Truffle Honey Fontina Crostini
This crostini is inspired by a crepe I had at a little creperie in Chicago. It was one of the best flavor combinations I have ever had, and I immediately had to recreate it. I recently had some friends taste test this and they were nodding so enthusiastically it made me chuckle. This is a great appetizer any time of year, but I highly recommend it for New Year’s Eve. They are delicious with a glass of bubbly.
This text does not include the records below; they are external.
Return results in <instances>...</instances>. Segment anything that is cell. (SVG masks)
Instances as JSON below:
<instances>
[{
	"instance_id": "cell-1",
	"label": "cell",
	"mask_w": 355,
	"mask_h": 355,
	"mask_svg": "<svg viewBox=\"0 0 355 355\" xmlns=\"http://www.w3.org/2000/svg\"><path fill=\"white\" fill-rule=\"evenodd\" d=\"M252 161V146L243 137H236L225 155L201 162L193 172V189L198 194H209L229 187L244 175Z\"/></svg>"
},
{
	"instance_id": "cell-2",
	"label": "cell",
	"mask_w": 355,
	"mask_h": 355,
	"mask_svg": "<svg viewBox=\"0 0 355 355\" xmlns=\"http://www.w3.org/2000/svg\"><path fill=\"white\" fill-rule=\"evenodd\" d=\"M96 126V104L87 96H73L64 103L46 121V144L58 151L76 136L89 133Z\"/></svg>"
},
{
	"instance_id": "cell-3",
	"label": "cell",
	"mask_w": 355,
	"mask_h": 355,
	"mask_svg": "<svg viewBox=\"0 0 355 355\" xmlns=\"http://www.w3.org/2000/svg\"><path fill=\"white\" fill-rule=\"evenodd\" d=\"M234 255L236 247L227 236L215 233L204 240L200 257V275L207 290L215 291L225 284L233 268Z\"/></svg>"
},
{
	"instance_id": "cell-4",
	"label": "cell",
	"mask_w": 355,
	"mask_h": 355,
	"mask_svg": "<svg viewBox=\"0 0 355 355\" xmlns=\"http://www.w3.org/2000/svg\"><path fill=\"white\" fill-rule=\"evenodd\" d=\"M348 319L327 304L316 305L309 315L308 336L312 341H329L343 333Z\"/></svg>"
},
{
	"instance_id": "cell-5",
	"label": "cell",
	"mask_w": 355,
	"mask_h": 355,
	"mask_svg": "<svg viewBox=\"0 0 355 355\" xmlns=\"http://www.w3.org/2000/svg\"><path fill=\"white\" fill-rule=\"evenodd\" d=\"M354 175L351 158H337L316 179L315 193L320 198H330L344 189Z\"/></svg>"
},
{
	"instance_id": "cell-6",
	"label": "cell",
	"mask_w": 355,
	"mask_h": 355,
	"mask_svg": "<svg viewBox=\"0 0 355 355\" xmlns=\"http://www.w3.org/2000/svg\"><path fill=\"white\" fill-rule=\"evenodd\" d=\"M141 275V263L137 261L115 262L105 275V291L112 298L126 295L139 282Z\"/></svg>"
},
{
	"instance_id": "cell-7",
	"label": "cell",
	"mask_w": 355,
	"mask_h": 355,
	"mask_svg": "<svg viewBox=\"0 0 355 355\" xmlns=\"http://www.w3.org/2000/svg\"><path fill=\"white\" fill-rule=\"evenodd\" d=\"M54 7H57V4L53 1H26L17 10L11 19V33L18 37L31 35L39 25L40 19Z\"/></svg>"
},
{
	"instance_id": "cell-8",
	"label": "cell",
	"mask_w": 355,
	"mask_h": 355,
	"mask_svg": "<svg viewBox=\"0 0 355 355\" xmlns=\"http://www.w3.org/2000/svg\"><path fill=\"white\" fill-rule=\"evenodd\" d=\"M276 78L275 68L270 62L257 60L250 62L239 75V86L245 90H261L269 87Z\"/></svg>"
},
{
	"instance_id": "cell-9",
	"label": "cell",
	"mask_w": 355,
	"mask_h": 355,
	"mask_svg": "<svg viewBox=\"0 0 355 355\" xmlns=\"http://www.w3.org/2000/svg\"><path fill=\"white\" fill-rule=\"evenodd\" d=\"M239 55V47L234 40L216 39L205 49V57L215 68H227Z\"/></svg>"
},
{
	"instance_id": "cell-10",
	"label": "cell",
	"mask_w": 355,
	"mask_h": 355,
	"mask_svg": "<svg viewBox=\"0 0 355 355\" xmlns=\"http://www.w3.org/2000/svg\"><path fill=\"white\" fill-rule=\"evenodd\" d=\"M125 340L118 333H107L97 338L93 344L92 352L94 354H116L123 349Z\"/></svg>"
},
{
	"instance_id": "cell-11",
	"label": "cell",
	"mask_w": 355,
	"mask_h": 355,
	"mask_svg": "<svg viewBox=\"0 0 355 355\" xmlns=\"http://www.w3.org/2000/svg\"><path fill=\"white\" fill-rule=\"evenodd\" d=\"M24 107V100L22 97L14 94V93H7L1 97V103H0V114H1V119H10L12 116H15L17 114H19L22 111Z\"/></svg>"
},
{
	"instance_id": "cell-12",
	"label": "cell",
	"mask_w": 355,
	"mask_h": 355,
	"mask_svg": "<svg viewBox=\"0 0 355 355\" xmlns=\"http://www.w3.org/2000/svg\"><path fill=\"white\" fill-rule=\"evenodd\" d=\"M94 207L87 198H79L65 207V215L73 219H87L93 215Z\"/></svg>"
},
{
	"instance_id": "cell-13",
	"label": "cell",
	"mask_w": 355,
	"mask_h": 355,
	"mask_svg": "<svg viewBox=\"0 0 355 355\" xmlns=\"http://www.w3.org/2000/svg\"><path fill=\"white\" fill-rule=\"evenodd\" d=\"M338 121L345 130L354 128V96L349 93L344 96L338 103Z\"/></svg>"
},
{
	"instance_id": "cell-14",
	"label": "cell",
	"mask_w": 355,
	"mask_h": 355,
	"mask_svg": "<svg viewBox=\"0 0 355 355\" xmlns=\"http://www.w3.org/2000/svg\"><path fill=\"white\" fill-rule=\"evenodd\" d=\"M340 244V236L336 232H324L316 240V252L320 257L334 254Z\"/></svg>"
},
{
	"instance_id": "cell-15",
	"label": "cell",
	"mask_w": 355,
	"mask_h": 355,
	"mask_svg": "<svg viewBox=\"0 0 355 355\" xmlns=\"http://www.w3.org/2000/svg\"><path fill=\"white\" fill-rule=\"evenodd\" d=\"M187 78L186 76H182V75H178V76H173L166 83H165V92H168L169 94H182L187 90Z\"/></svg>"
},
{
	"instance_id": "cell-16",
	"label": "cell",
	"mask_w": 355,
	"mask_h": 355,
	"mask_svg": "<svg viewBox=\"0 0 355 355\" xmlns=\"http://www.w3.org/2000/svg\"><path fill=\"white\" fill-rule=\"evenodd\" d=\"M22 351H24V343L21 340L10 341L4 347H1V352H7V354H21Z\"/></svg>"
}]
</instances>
Truffle Honey Fontina Crostini Ingredients
½ a baguette
¼ cup truffle oil
salt to season
1/3 pound fontina cheese, sliced
1/3 cup honey
½ cup caramelized pecans or walnuts, chopped
½ cup micro greens
Preheat oven to 400 degrees.
Recipe
Slice the baguette into ½-inch slices and place on a baking sheet. Brush the slices with truffle oil using a pastry brush. You can also drizzle the oil if you don’t have a pastry brush. Sprinkle a dash of salt on top of the crostini. Add a slice of fontina on top so the crostini is mostly covered by the cheese. Bake 8-10 minutes until cheese is nice and melted.
Place the crostini on a serving plate. Drizzle each crostini with honey. Then top with a few caramelized nuts and a few micro greens. Enjoy!
*For a dairy free version, I recommend spreading some Kite Hill Ricotta instead of fontina.